» **DOCUMENT SEGMENT**
============================================================

It knows when you are sleeping. It knows when you’re surfing porn. Well no, not really. To the vast networks which host all the information on the web and process the countless requests that keep the internet moving at the steady pace we’re now used to, you’re just a data point in a flood of bits and bytes. But the researchers at the MIT Media Labs decided to add some context to what your name means in the digital world to a machine tasked with categorizing all the existing and accessible information about you. Here’s how it sees me…

my personas profile
Lots of pretty colors there but what’s going on? The publicly available tool Personas does a search to see if it can find your name or something very closely matching it. It then picks up to 30 random snippets of text next or around a mention of you and analyzes keywords that would somehow describe who you are, putting the result in broad categories. The process isn’t exactly precise. In my case, it consistently kept confusing me with some fish caught by a guy named Greg, hence the large segment of sport-related keywords on my graph. Now I’m a person who harbors few delusions of grandeur, but getting e-upstaged by a halibut? That’s just brutal.

============================================================

» **SUPPLIED DATA**

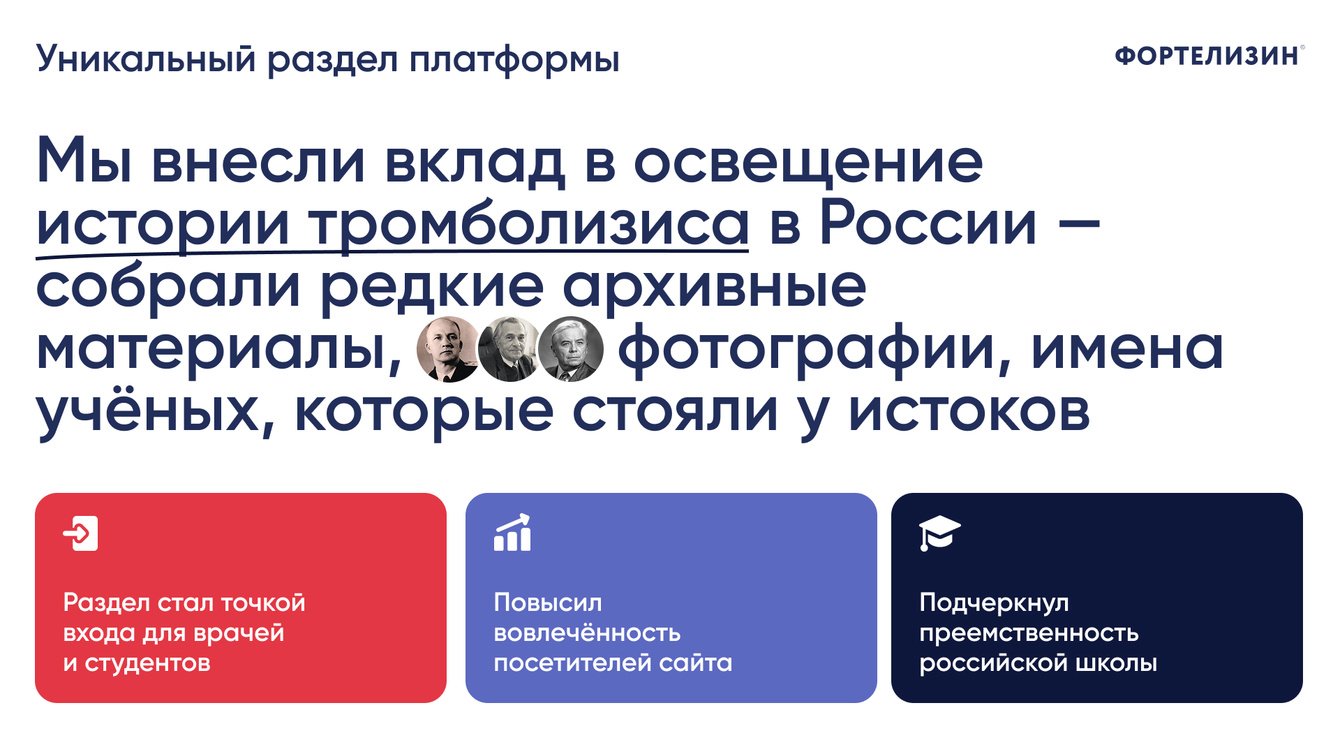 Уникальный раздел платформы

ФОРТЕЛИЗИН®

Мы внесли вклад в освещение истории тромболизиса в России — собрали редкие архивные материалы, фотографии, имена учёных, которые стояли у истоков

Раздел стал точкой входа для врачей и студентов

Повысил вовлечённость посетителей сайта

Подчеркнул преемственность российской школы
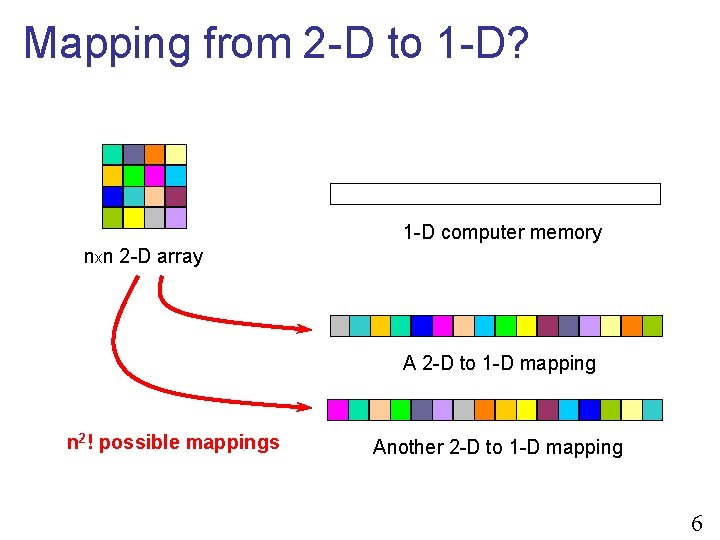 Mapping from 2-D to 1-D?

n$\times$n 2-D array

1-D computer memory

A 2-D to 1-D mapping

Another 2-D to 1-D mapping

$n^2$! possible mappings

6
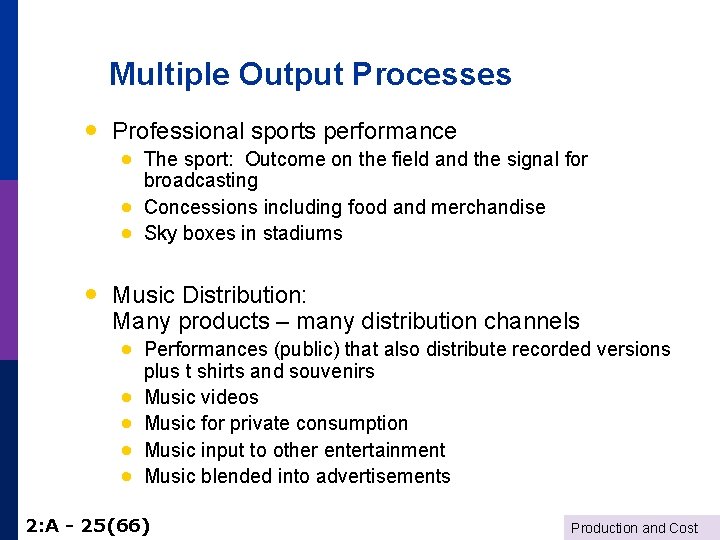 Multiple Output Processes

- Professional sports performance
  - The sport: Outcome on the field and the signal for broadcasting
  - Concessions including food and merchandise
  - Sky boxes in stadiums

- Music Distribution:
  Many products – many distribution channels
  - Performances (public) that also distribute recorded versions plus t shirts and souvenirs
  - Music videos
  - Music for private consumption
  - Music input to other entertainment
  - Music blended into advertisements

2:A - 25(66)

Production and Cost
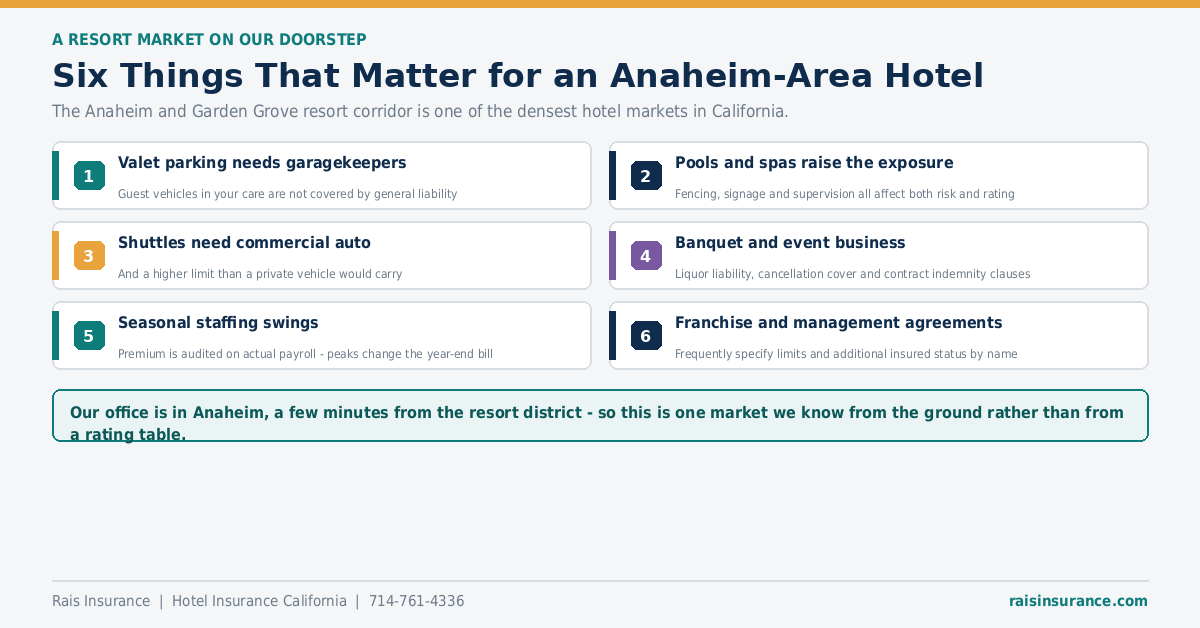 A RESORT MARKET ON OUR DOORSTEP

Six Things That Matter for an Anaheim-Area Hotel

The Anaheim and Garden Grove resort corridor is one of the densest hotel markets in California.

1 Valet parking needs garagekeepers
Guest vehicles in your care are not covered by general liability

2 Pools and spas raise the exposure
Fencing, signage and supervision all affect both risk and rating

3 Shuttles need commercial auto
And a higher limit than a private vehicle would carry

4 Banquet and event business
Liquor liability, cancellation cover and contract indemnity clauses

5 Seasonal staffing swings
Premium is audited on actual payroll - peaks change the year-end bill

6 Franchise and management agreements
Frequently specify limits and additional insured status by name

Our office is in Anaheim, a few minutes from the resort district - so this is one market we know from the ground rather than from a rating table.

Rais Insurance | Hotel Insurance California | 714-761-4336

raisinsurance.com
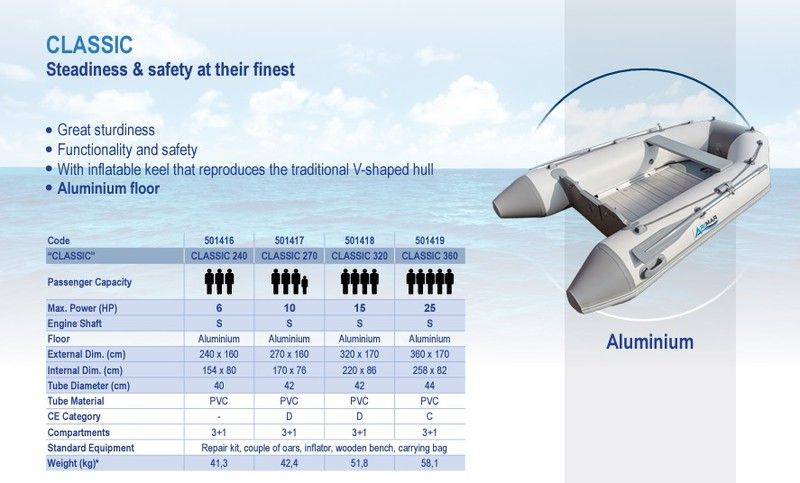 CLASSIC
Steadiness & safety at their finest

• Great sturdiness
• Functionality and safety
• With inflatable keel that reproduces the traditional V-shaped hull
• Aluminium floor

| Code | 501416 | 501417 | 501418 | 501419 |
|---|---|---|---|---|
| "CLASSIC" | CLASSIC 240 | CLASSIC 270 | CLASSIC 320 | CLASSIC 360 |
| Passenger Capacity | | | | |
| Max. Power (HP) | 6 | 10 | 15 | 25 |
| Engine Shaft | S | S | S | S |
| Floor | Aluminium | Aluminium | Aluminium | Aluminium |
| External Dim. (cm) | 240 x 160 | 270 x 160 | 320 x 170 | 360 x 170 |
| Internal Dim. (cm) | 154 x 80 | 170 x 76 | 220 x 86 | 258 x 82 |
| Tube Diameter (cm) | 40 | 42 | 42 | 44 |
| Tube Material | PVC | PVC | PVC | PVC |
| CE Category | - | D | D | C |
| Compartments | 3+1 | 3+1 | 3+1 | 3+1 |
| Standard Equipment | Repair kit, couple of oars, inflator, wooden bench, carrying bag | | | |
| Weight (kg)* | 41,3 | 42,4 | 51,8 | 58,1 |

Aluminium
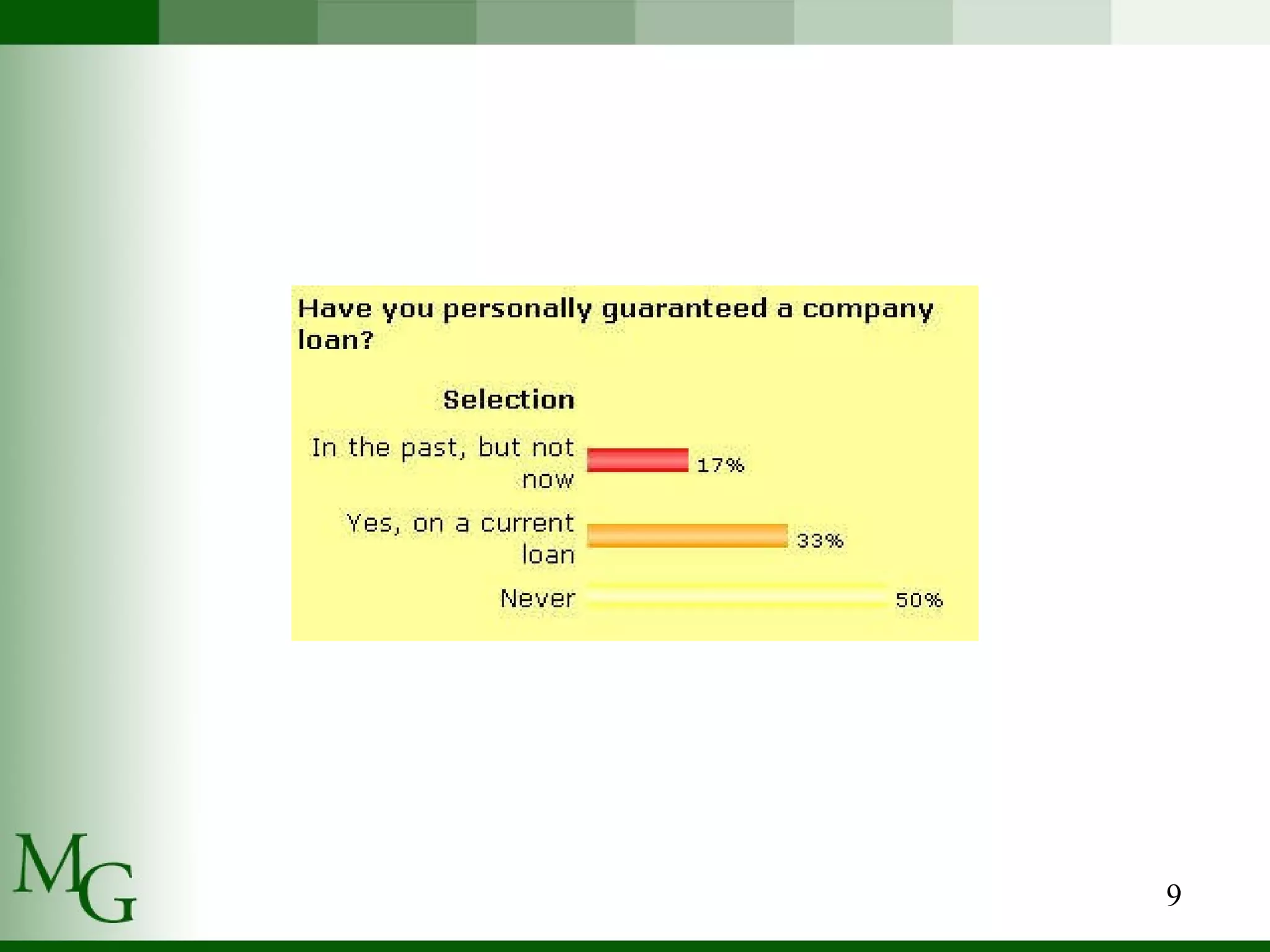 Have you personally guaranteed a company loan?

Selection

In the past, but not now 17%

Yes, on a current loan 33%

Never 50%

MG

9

============================================================

» **PROBLEMS TO WORK ON**
A. Answer these questions from the Personas text, one per line:
(i) Where do the researchers behind the tool work?
(ii) At most, how many snippets of text does the tool pick up?
(iii) With what did the tool keep confusing the writer?
B. Using the Personas text, explain why the writer's graph has a large segment of sport-related keywords.

» **EXERCISE RESPONSES**
A.
(i) The MIT Media Labs.
(ii) Up to 30.
(iii) A fish caught by a guy named Greg, a halibut.

B. The tool kept confusing the writer with a fish caught by a guy named Greg. Because of that mix-up, sport-related keywords filled a large part of the graph.